Dr Lucky S. Slamet, Indonesia
One of the advantages of biotechnology, including DNA technology, is that it allows the production of large quantities of therapeutic products that are difficult to prepare from natural sources using a conventional approach, or that are otherwise unavailable. The development implies a potentially limitless supply of drugs and vaccines.
Biotechnology products are probably the best purified and characterized biological medicines in clinical use. Their nature and production are highly sophisticated and must comply with international guidelines on standardization and control. However, the quality, efficacy and safety of such biological medicines in humans still needs to ensured through regulation, such as premarketing approval and licensing, and postmarketing inspection. Considerable emphasis must also be given to “in-process” controls on the starting material and the manufacturing process, as much as to the analysis of the final product. Data are needed on quality and purity of cell culture and on the effectiveness of purification and test methods. Furthermore, the ability of the purification process to remove unwanted materials, such as DNA and potential viral contamination, must also be validated.

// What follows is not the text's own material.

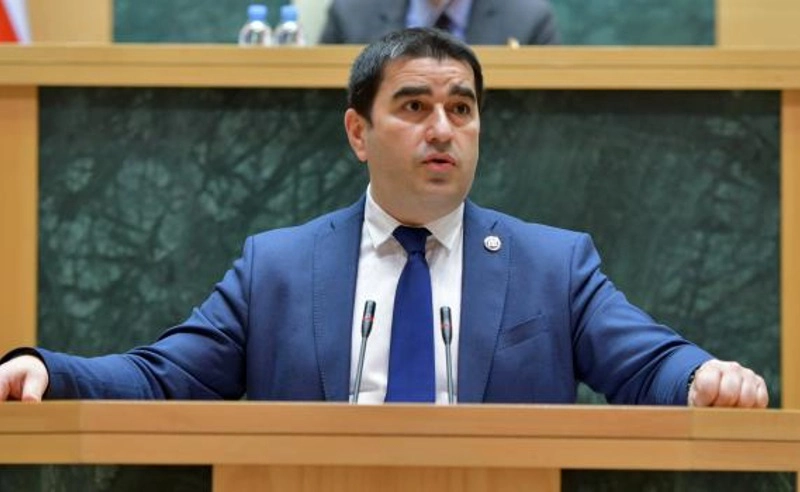 სასამართლოზე სააკაშვილმა პირველმა თქვა ნეიტრალიტეტის საკითხი და ამის შემდეგ გაიშალა პოლიტიკოსების თუ გარკვეული ე.წ. სპიკერების მხრიდან - პაპუაშვილი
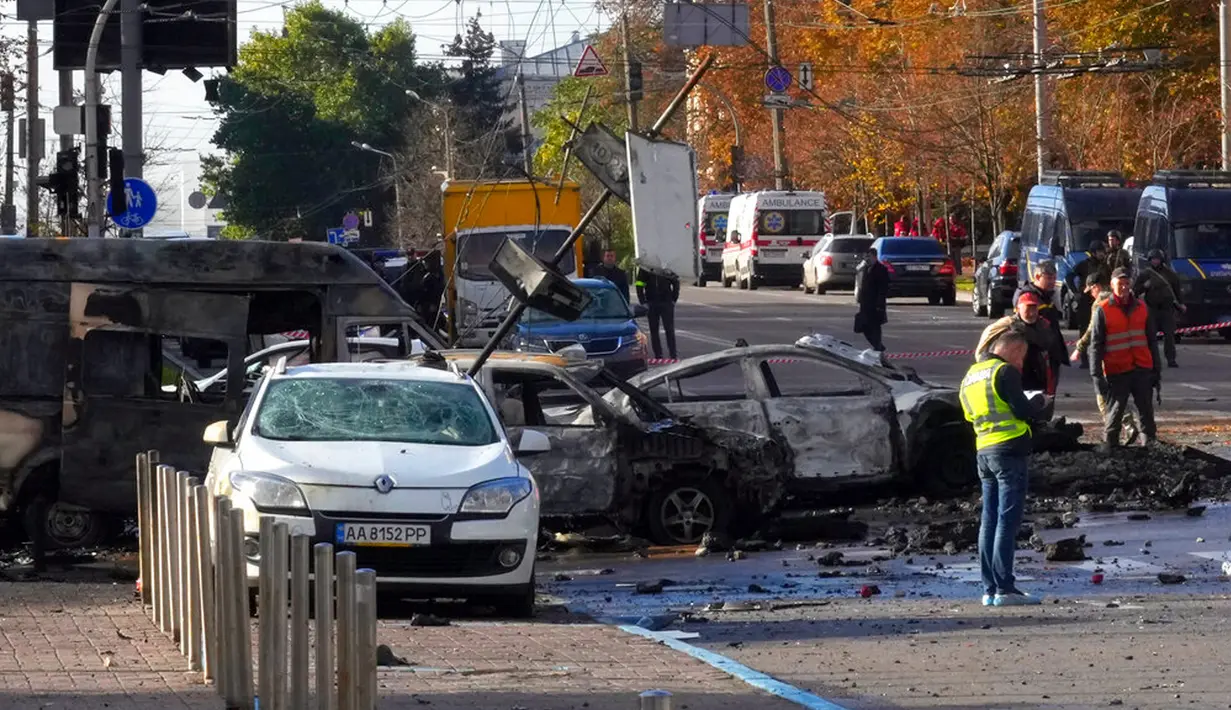 Polisi memeriksa lokasi serangan rudal Rusia di Kiev, Ukraina, Senin (10/10/2022). Ini adalah pertama kalinya Kiev dihantam serangan selama beberapa bulan. (AP Photo/Efrem Lukatsky)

The existing international guidelines on the production and control of biotechnology products have helped the Indonesian authority to regulate these products before and after marketing. Regulation covers the critical functions needed to ensure the quality of biologicals, i.e., a published set of requirements for licensing, surveillance, system of lot release, laboratory testing, regular inspection for GMP, and evaluation of clinical performance.

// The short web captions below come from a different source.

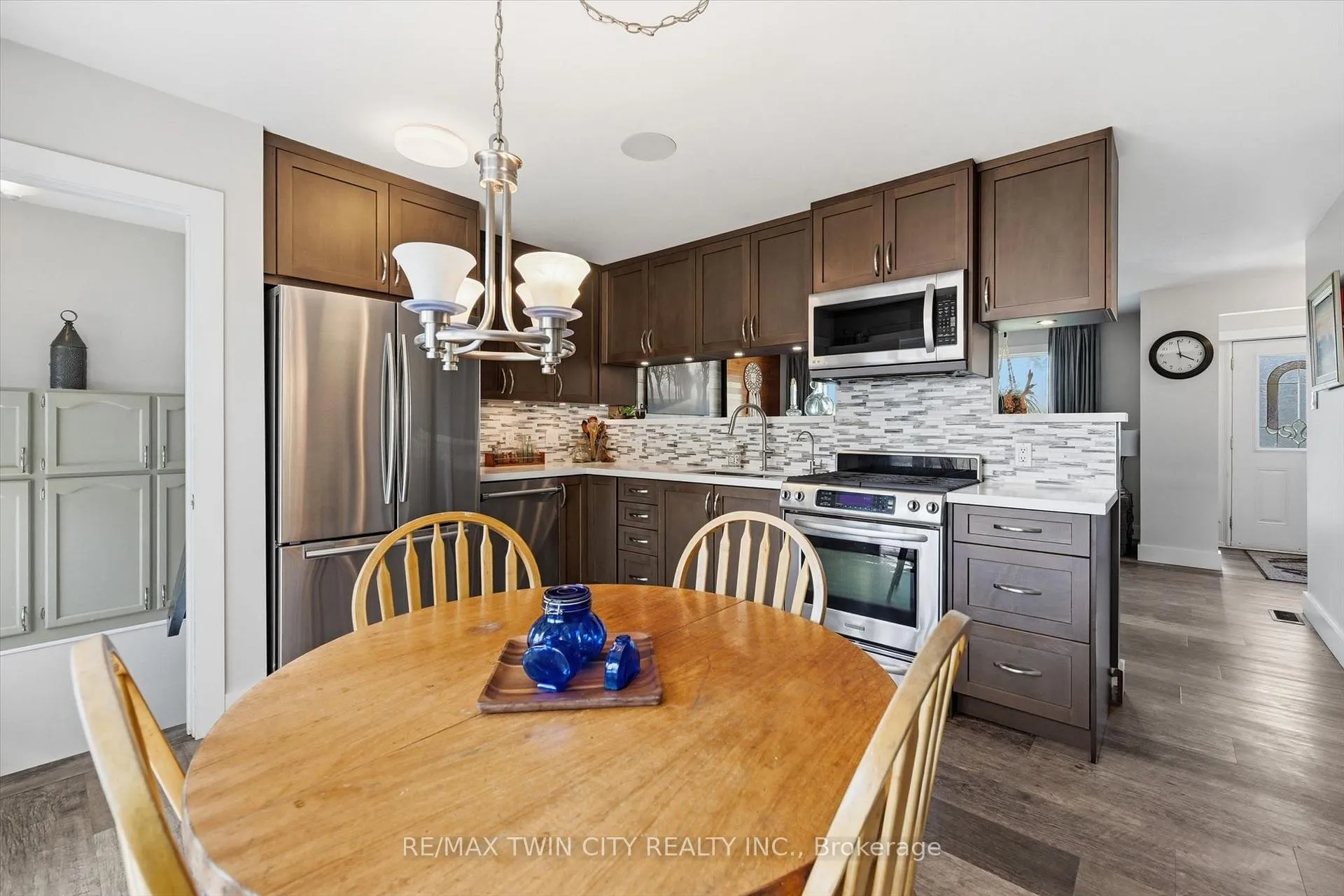 Photo 14 of 8 Delrex Boulevard, Halton Hills, Georgetown — HOMEH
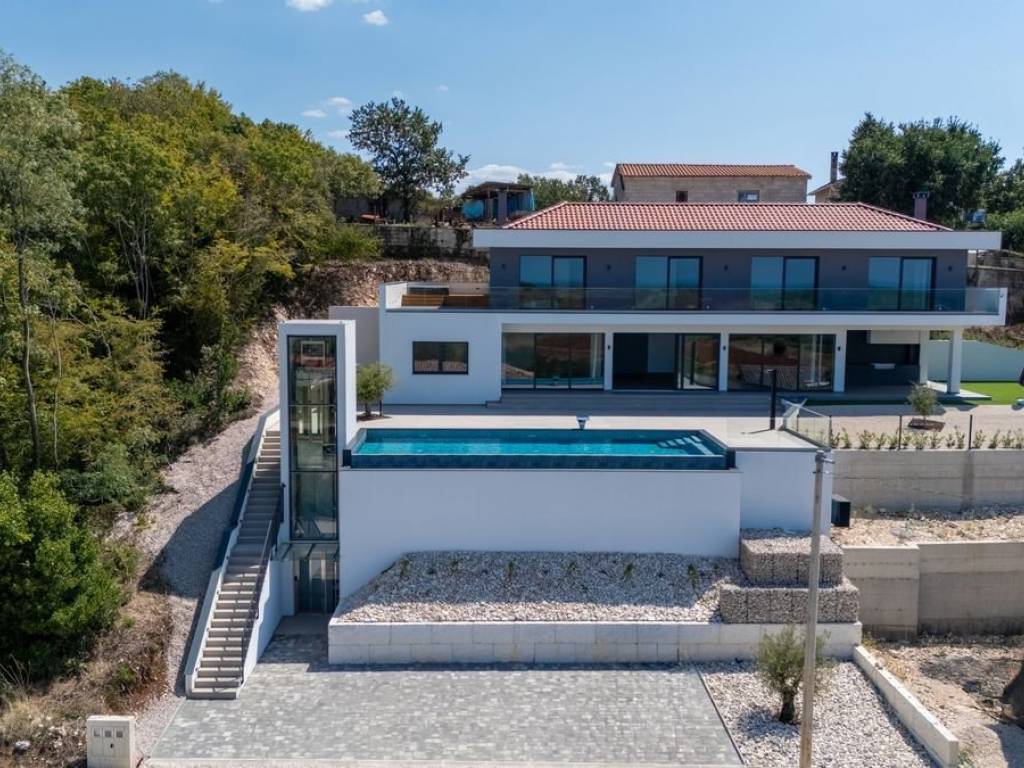 Vila, Prodaja, Vizinada, Ferenci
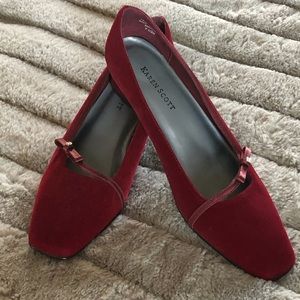 👠 Sale $2/20🛍NWT Velvet Pumps with rhinestone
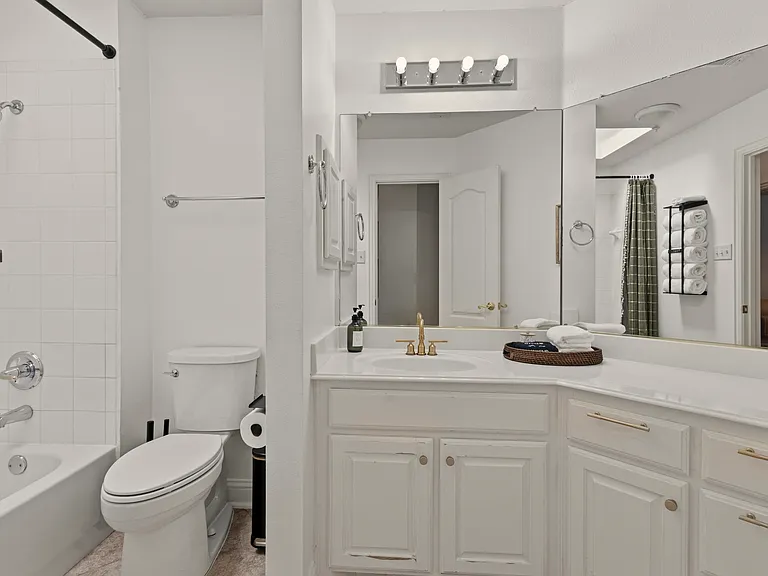 3610 Sadge Ln — Photo 40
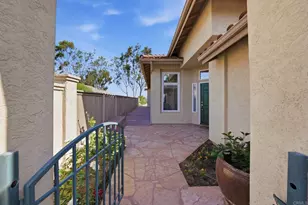 810 Calle Montera, Escondido, CA 92025 - Photo 33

For licensing, the basic criteria for evaluation cover the main aspects of safety, efficacy, relevance to actual needs, quality, and compliance with GMP. Confirmation of safety and efficacy is based on review of preclinical and clinical data. For quality, evaluation covers control of the manufacturing process, from starting materials to final product. However, with the increased production capacity for biotechnology products, not only in developed but also in developing countries, regulatory measures as well as the authority’s scientific capacity for premarketing evaluation needs to be strengthened, including the capacity to oversee clinical trials, ensure compliance with GMP, and carry out postmarket quality assurance and safety monitoring of such products.